AIM OF THE TASK: Please retype the records below exactly as they stand.

Segment Open

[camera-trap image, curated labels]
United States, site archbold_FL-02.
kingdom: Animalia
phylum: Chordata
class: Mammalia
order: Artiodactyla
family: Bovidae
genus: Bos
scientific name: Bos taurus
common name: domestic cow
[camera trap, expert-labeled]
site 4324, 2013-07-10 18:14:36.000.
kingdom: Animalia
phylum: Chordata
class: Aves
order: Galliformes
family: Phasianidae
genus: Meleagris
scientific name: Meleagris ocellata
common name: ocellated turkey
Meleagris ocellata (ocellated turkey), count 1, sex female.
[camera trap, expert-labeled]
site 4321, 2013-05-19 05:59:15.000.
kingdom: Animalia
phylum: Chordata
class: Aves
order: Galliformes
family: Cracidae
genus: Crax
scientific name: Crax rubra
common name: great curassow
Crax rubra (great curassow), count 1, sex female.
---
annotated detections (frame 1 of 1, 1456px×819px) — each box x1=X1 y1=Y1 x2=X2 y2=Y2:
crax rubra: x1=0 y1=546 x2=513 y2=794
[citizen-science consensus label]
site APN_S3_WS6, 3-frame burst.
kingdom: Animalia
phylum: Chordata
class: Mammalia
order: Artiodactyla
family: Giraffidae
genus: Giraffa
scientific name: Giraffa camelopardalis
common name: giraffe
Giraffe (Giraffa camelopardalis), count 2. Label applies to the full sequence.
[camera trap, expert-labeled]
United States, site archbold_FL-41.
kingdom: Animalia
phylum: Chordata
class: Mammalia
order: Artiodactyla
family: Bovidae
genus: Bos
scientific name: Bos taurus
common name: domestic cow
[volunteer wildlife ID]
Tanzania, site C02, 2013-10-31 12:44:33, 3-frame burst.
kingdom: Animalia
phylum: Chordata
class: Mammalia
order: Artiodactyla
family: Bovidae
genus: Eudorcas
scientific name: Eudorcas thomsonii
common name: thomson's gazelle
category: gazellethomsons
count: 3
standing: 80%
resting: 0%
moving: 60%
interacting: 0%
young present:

Segment Closed

REPLY:
[camera-trap image, curated labels]
United States, site archbold_FL-02.
kingdom: Animalia
phylum: Chordata
class: Mammalia
order: Artiodactyla
family: Bovidae
genus: Bos
scientific name: Bos taurus
common name: domestic cow
[camera trap, expert-labeled]
site 4324, 2013-07-10 18:14:36.000.
kingdom: Animalia
phylum: Chordata
class: Aves
order: Galliformes
family: Phasianidae
genus: Meleagris
scientific name: Meleagris ocellata
common name: ocellated turkey
Meleagris ocellata (ocellated turkey), count 1, sex female.
[camera trap, expert-labeled]
site 4321, 2013-05-19 05:59:15.000.
kingdom: Animalia
phylum: Chordata
class: Aves
order: Galliformes
family: Cracidae
genus: Crax
scientific name: Crax rubra
common name: great curassow
Crax rubra (great curassow), count 1, sex female.
---
annotated detections (frame 1 of 1, 1456px×819px) — each box x1=X1 y1=Y1 x2=X2 y2=Y2:
crax rubra: x1=0 y1=546 x2=513 y2=794
[citizen-science consensus label]
site APN_S3_WS6, 3-frame burst.
kingdom: Animalia
phylum: Chordata
class: Mammalia
order: Artiodactyla
family: Giraffidae
genus: Giraffa
scientific name: Giraffa camelopardalis
common name: giraffe
Giraffe (Giraffa camelopardalis), count 2. Label applies to the full sequence.
[camera trap, expert-labeled]
United States, site archbold_FL-41.
kingdom: Animalia
phylum: Chordata
class: Mammalia
order: Artiodactyla
family: Bovidae
genus: Bos
scientific name: Bos taurus
common name: domestic cow
[volunteer wildlife ID]
Tanzania, site C02, 2013-10-31 12:44:33, 3-frame burst.
kingdom: Animalia
phylum: Chordata
class: Mammalia
order: Artiodactyla
family: Bovidae
genus: Eudorcas
scientific name: Eudorcas thomsonii
common name: thomson's gazelle
category: gazellethomsons
count: 3
standing: 80%
resting: 0%
moving: 60%
interacting: 0%
young present:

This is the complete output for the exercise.